Oppositely, the opponents of these protests, mainly those who support the Israeli state's version of events, have brushed away these demonstrations as merely juvenile and unworthy of introspection yet have also contributed to making an already bad situation even worse.

These young men and women might have acted blindly on some matters, and the vehicle that they have chosen to deliver their message might be questionable or disagreeable to many, yet the demand for peace and the stop of bloodshed is not something that should be disregarded as antisemitic and foolish.

Consequently, anyone who claims their desire to protect and preserve Israel and its Jewish population should labour to give the Palestinians their rights in any form or way possible, either through the one- or two-state solution, and understand well that Hamas and the Iranian regime's influence and potency rest in allowing for these rights to linger.
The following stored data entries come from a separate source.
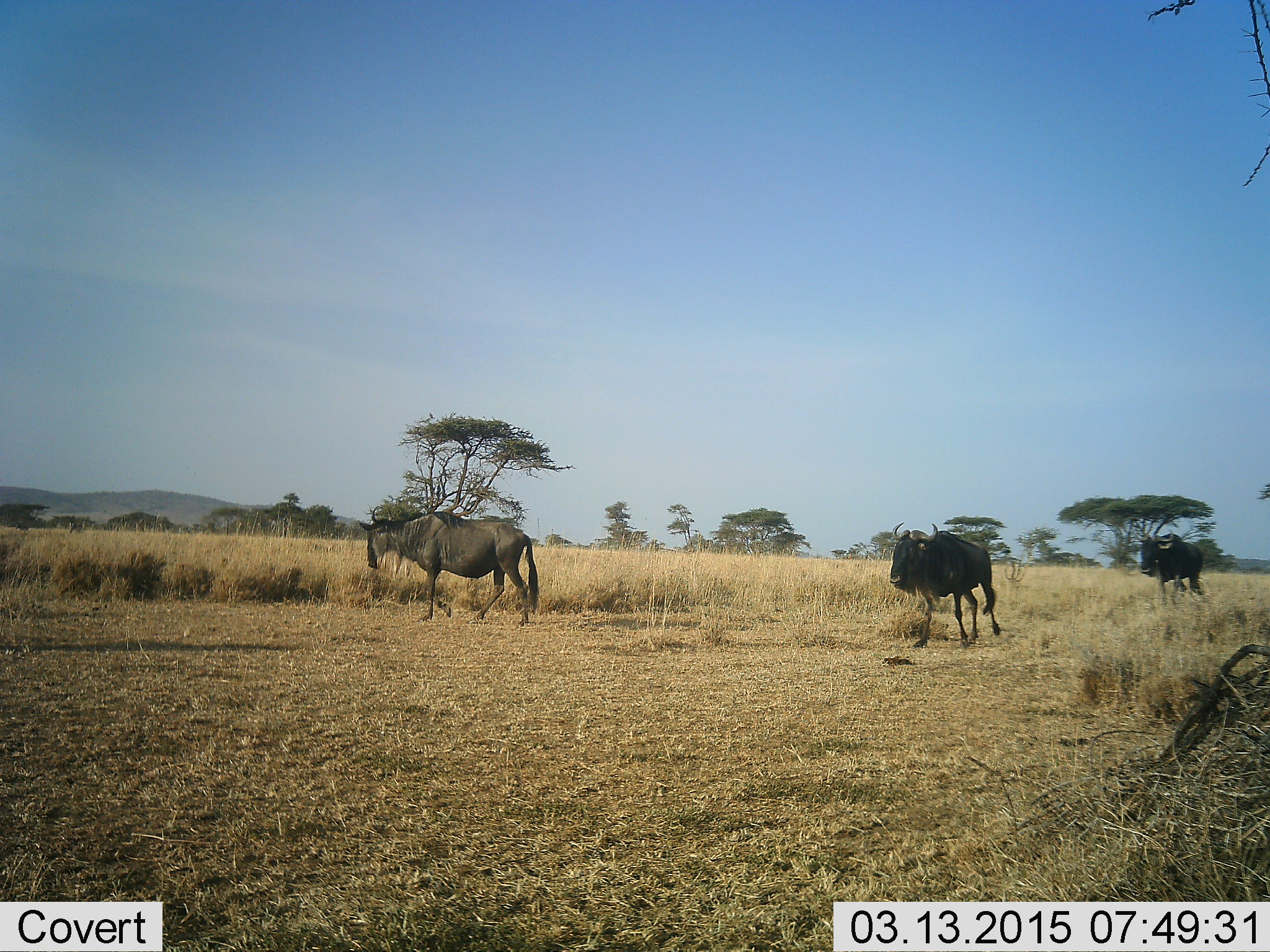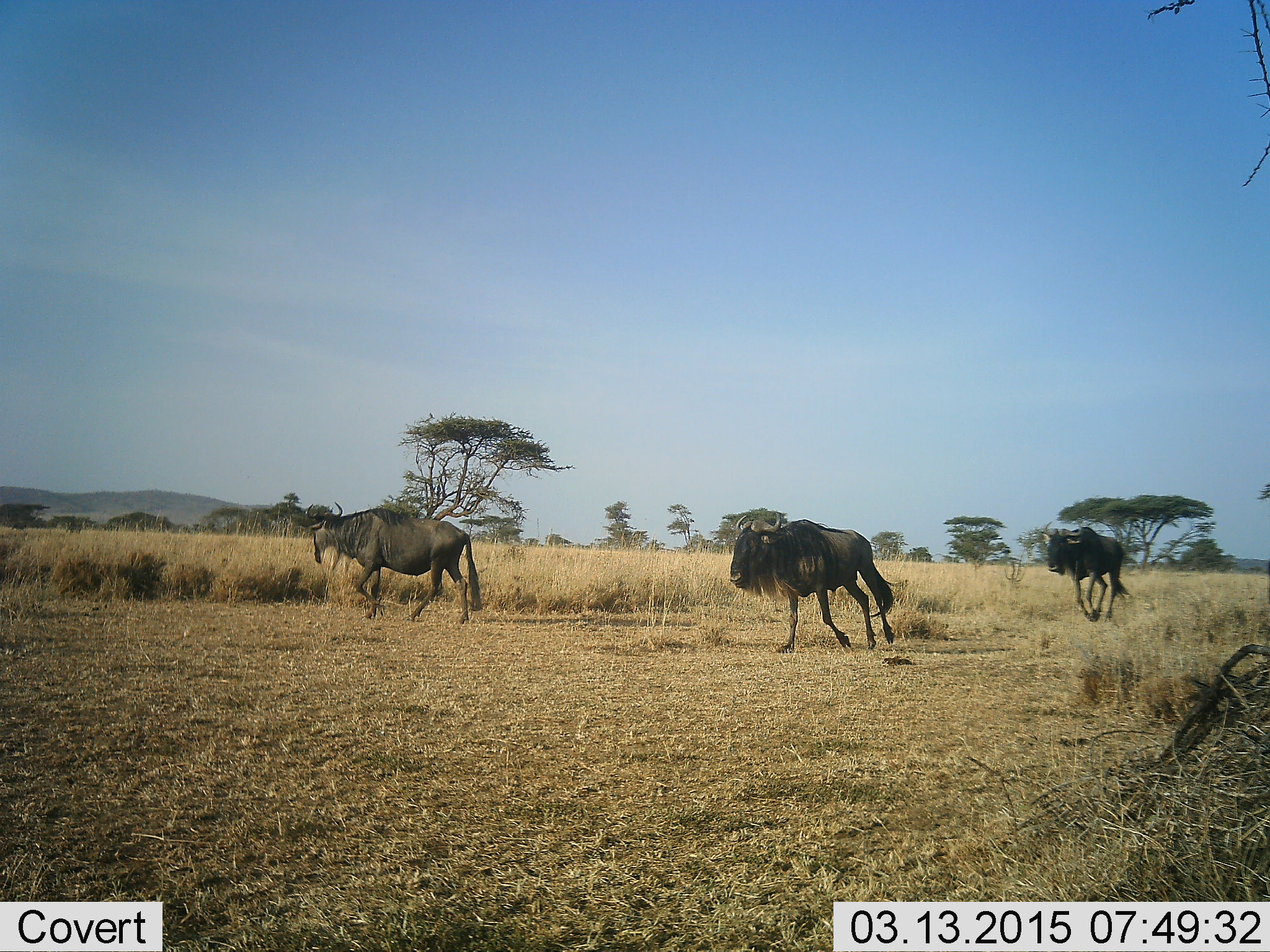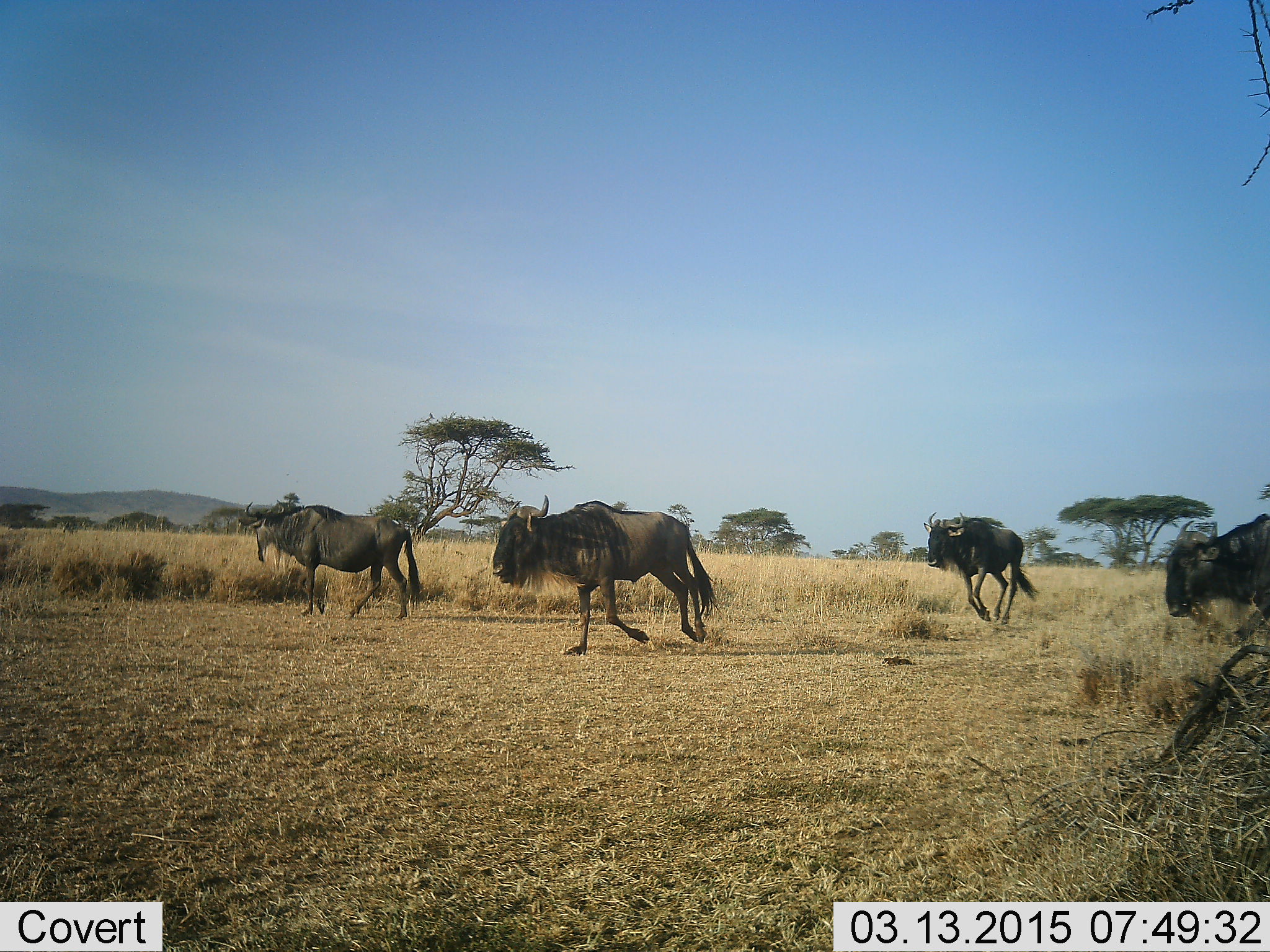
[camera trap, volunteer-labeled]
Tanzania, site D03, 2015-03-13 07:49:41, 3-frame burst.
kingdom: Animalia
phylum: Chordata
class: Mammalia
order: Artiodactyla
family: Bovidae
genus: Connochaetes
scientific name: Connochaetes taurinus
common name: blue wildebeest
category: wildebeest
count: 4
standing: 0%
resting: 0%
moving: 100%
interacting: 0%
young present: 0%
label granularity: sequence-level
Merely adopting the historic narratives shared by the proponents across the borders and weaponising them in the ongoing war over legitimacy and the justification of violence will not bring stability to a world gone crazy—the war in Sudan and Ukraine and any future conflict is another sober reminder.

It is perhaps impossible to reason with the spirited youth, at least at this stage, but once the dust has settled and the bodies have been counted, it remains prudent for them to look back at their protest movement, learn, and move on. Until then, my advice to them is to beware of some faculty and zealots bearing gifts and to not only learn from the past but also wager on the future.